▶ SOURCE DOCUMENT
◇ ◇ ◇ ◇ ◇ ◇ ◇
The third season of The New Adventures of Old Christine premiered on CBS on Monday nights from 9:30/8:30 pm from February 4, 2008 and concluded on March 31, 2008. It was the last season to air on Monday nights. It was originally intended to have 13 episodes, since CBS scheduled the series as a midseason replacement, but due to the Writer's Strike, it was shortened to 10 episodes. It is the shortest season of the series.

In this season, Christine and Mr. Harris have a smooth going relationship, until Christine's schedule becomes too hectic midway through the season causing Mr. Harris to leave her. Meanwhile, Richard and New Christine take their relationship up a notch and buy a house together, which coincidentally is Christine's dream house leaving her feeling jealous and confused. Barb leaves her husband and she has a short-lived fling with Matthew much to Christine's horror. On August 13, 2008, CBS announced that The New Adventures of Old Christine will be moving to Wednesday nights after Summer 2008, after Welcome to the Captain's cancellation.
◇ ◇ ◇ ◇ ◇ ◇ ◇
▶ DATA SHOWN
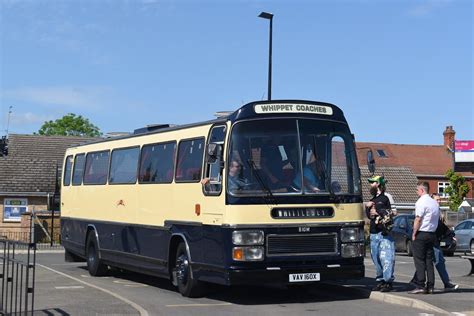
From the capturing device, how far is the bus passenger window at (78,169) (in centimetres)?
2058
◇ ◇ ◇ ◇ ◇ ◇ ◇
▶ TO DO
[A] According to the season overview, why was the third season cut to fewer episodes than originally intended?
[B] Return the season overview passage from "The third season" to "of the series.".

▶ RESULTS BY TASK
[A] It was shortened because of the Writer's Strike.

[B]
The third season of The New Adventures of Old Christine premiered on CBS on Monday nights from 9:30/8:30 pm from February 4, 2008 and concluded on March 31, 2008. It was the last season to air on Monday nights. It was originally intended to have 13 episodes, since CBS scheduled the series as a midseason replacement, but due to the Writer's Strike, it was shortened to 10 episodes. It is the shortest season of the series.